Taiwan’s commitment to arts tech development is also clear. Its culture ministry helped to launch Taiwan Contemporary Culture Lab (C-LAB) in 2018 as a dedicated physical base and matchmaking platform for cultural professionals, technologists and their crossover experiments. The Taiwan Creative Content Agency, with similar aims to the Korea Creative Content Agency, was successfully launched last June.
In Singapore, as part of measures to help the industry through the pandemic, the government initiated a Digitalisation Fund for the arts and cultural sector to help make museums’ exhibitions and collections accessible on virtual platforms, which resonates with the National Arts Council’s four-year Our SG Arts Plan.

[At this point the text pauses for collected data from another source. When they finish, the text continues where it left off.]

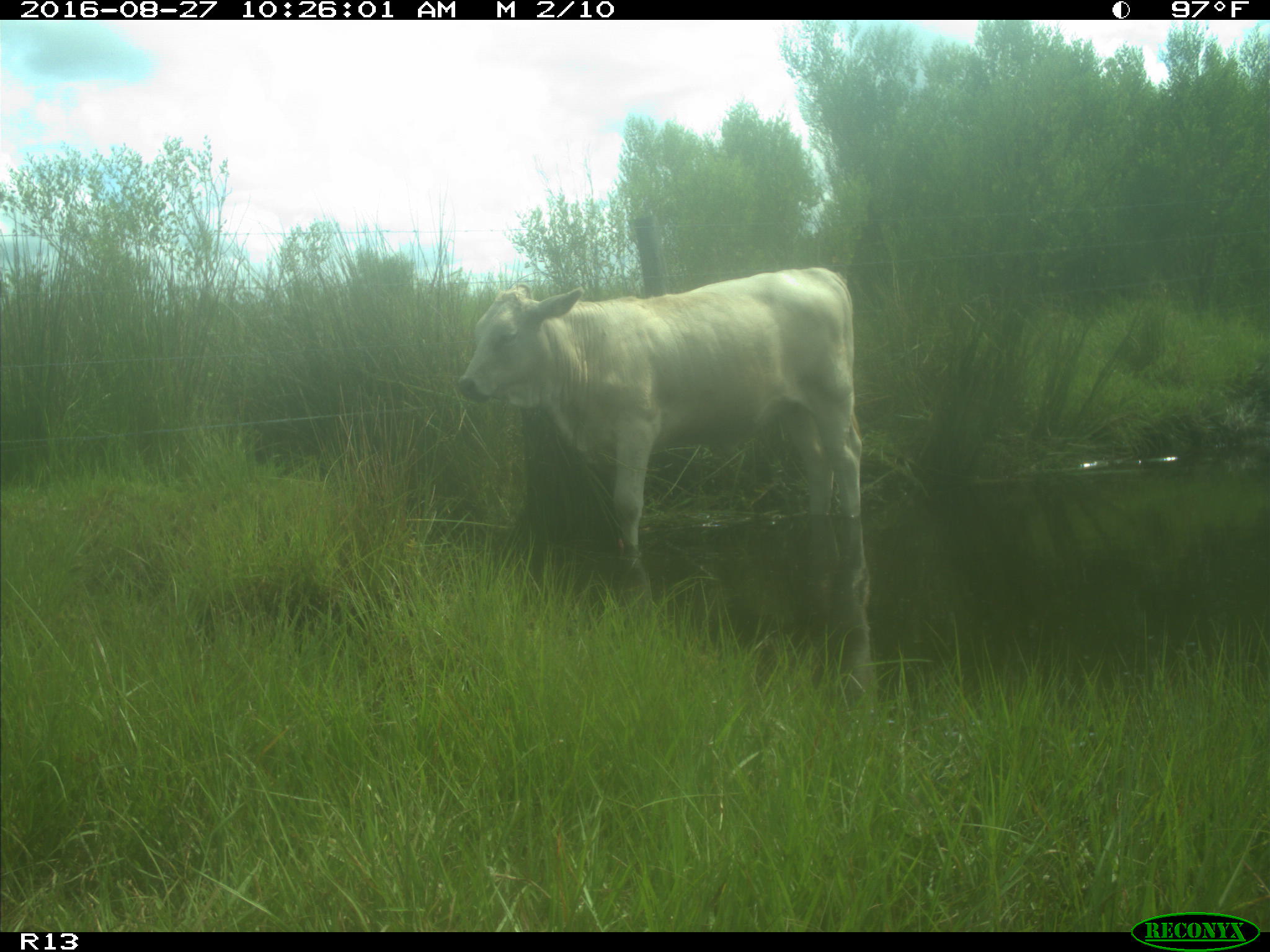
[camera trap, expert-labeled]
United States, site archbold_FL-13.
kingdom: Animalia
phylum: Chordata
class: Mammalia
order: Artiodactyla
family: Bovidae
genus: Bos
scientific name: Bos taurus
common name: domestic cow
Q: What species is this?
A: Bos taurus (domestic cow).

In Hong Kong, no comparable blueprint or vision for arts tech is in place. However committed the institutions within the sector are, these cannot be sustained without a clear direction.
Hong Kong should seize the opportunity to craft a policy blueprint for digital culture, especially given the growing interest worldwide, and enable greater private-sector support to fuel the movement.
Our Hong Kong Foundation’s latest report, ‘Innovating Creative Cultures – Arts Tech’, outlines recommendations in more depth. It proposes that the government set up unprecedented funding with cross-bureau involvement dedicated to supporting crossover between the arts and technology sectors, and recommends that existing funding schemes open their doors to more applications from creative projects.
Noting the lack of venues for research and experimentation, the report recommends that the government strengthens research infrastructure, such as in the schools of creative media in City University and Baptist University, and adds spaces for experimenting in the West Kowloon Cultural District, public museums and other art venues.
To address the information gap between Hong Kong’s creative and technology circles, the government should look to Britain’s example in allocating funds to set up a digital culture platform, run by an intermediary, with close partnerships with universities, research centres and the industry.
As the world continues to change, the need for arts innovation becomes more pressing, and the imminence of arts tech ever clearer. Hong Kong needs a plan to boost its cultural and creative assets. The pandemic has shown that arts tech is inevitable, and therefore essential, whether we like it or not.